Наши голоса сливаются, и я начинаю реветь, а она обнимает и качает меня, как ребенка, под бесстыже белым светом лампы.

Утром я пристегиваю ногу, надеваю джинсы, расчесываю парик. Краду еще таблеток, но оказывается, что в рюкзаке уже лежит две пачки.

Триша выносит на балкон латте с оладьями, а я не могу смотреть ей в глаза. На ней вязаный топ, который имитирует украденные болезнью формы. Они с Заком передают друг другу сахар и кленовый сироп, болтают про школу, про детеныша альпаки, про новую итальянскую кофемолку. Как будто это важные вещи. Вот они, два человека с общей плохой генетикой, и их волнуют типы кофейных зерен.

Как они так могут? У него чужой костный мозг в теле, а ей отрезали грудь. Как они проживают день за днем, словно все под контролем? Я после операции могу чувствовать только две вещи: жалость к себе и ярость на весь мир. Жалость, ярость, жалость, ярость. Куда ни посмотри – мир полон вещей, которых у меня больше нет.

Мне хочется орать на бегунов под окнами. Мне хочется ломать им ноги, выдирать клочьями волосы. Почему им так повезло? И, главное, они даже не знают, насколько им повезло! А эти, толкающие педали обеими ногами? Я хочу вставлять им палки в колеса! Я хочу врезать каждому, кто имеет наглость быть счастливым.

Триша при разговоре теребит цепочку. Я гадаю, что она делает со своей яростью. Наблюдаю за ее лицом, за пальцами, но ярости нет ни в мимике, ни в жестах. Или она так круто притворяется?

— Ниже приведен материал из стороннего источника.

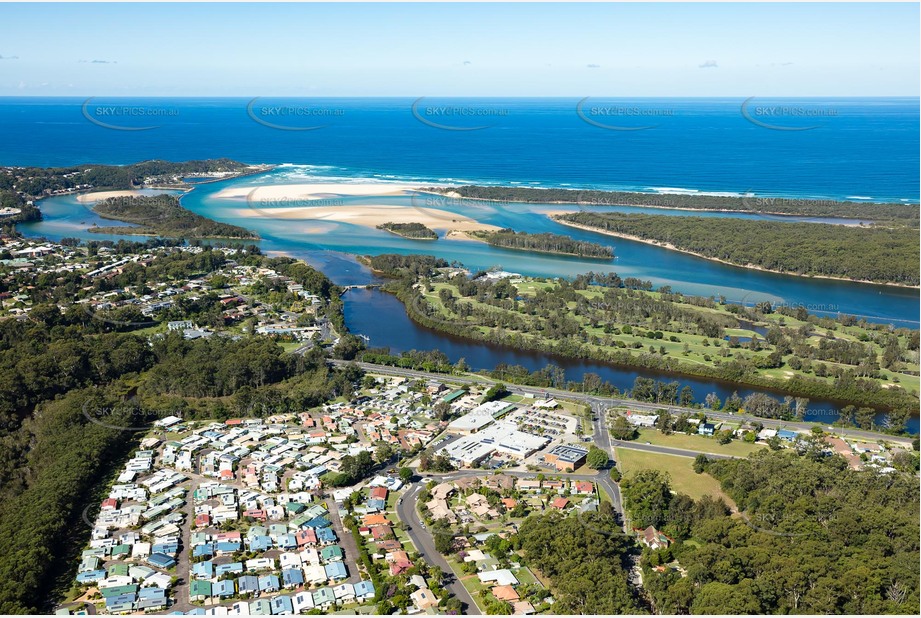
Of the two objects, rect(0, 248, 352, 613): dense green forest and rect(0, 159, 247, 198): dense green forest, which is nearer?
rect(0, 248, 352, 613): dense green forest

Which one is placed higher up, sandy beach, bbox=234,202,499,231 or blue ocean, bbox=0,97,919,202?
blue ocean, bbox=0,97,919,202

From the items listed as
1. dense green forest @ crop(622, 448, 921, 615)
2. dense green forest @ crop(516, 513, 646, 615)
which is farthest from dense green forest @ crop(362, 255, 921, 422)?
dense green forest @ crop(516, 513, 646, 615)

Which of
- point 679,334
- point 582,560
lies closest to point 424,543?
point 582,560

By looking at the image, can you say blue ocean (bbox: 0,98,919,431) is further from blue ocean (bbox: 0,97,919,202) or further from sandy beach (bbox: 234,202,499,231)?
→ sandy beach (bbox: 234,202,499,231)

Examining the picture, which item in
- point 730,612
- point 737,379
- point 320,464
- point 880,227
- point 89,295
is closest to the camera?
point 730,612

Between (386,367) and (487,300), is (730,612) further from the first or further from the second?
(487,300)

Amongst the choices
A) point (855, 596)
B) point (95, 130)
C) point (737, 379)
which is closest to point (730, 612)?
point (855, 596)
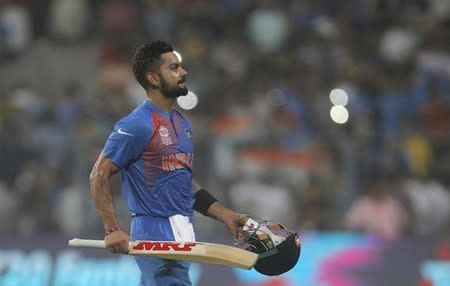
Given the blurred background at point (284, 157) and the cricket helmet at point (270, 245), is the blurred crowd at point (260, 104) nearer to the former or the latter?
the blurred background at point (284, 157)

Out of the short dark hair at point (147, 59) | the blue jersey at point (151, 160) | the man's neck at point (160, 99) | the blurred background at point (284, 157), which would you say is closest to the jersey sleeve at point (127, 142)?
the blue jersey at point (151, 160)

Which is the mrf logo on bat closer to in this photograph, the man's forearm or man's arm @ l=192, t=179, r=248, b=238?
the man's forearm

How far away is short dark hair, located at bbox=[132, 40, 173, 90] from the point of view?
22.6ft

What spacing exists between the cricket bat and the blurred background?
4331 millimetres

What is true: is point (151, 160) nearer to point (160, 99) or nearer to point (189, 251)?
point (160, 99)

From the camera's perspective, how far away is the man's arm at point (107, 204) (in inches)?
255

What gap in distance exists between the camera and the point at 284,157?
1138 centimetres

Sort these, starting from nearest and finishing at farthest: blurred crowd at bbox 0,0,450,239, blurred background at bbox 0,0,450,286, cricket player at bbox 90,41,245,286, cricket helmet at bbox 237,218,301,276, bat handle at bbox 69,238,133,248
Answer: bat handle at bbox 69,238,133,248 → cricket player at bbox 90,41,245,286 → cricket helmet at bbox 237,218,301,276 → blurred background at bbox 0,0,450,286 → blurred crowd at bbox 0,0,450,239

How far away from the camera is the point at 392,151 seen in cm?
1197

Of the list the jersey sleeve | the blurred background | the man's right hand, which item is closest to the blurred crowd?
the blurred background

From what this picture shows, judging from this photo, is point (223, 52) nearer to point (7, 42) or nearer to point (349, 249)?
point (7, 42)

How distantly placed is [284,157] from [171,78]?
4625 mm

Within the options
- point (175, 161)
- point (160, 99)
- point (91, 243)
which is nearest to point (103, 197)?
point (91, 243)

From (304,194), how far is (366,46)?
12.7 ft
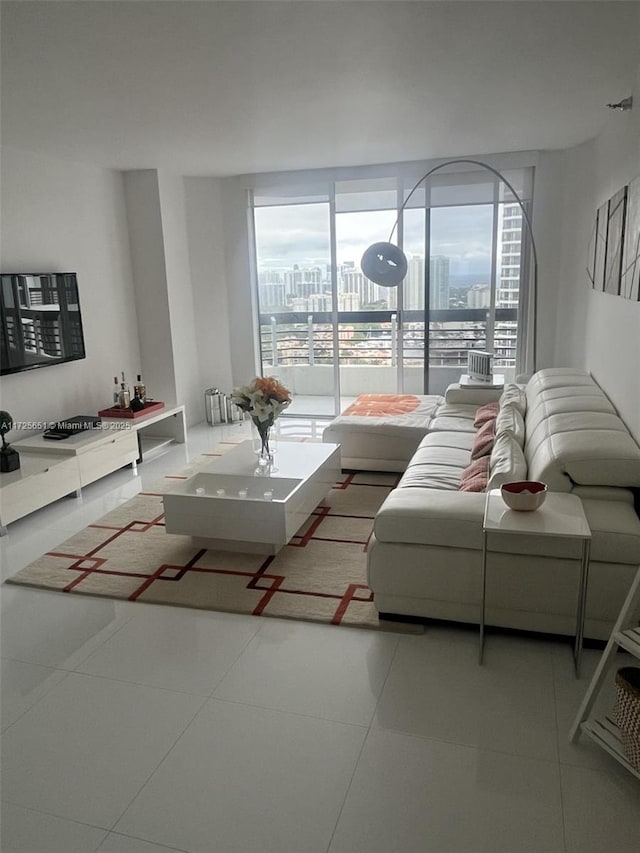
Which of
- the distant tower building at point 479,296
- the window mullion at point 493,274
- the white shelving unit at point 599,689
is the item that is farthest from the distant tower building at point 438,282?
the white shelving unit at point 599,689

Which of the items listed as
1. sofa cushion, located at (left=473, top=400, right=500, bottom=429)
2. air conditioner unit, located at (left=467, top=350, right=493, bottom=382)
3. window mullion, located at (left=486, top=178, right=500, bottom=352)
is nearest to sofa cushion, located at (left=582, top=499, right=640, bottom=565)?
sofa cushion, located at (left=473, top=400, right=500, bottom=429)

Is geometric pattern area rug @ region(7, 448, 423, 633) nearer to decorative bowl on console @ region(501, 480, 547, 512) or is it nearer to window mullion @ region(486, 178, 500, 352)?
decorative bowl on console @ region(501, 480, 547, 512)

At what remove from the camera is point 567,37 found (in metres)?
2.74

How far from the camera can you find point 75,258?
204 inches

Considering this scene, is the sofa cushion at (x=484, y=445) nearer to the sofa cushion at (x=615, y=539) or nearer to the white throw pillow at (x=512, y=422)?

Она смотрит на меня и протягивает тарелку с оладьями.

– Попробуй. Это единственное, что я умею готовить.

Вязаная крючком скатерть, оладьи на завтрак, болтовня ни о чем – что, если это все притворство?

Может, Зак тоже только притворяется нормальным? Если да, то мир им должен по Оскару. По стоячей овации.

Я пытаюсь им подражать и делаю смелый глоток кофе. Он слишком крепкий, но я не жалуюсь. Добавляю молока. Держу язык за зубами. Считаю до десяти. До двадцати. Повторяю их движения: как они размазывают масло и сироп, как педантично отрезают от оладьев ломтики, как подставляют солнцу щеки. Я тоже довольно щурюсь на солнце и изображаю улыбку. По-моему, они мне верят.

Перед выходом я крашусь блеском для губ, чтобы хорошая мина вышла убедительнее. Сегодня нужно не терять лицо, ради Зака, потому что похороны друга – не место для моих проблем. Я просто составляю компанию.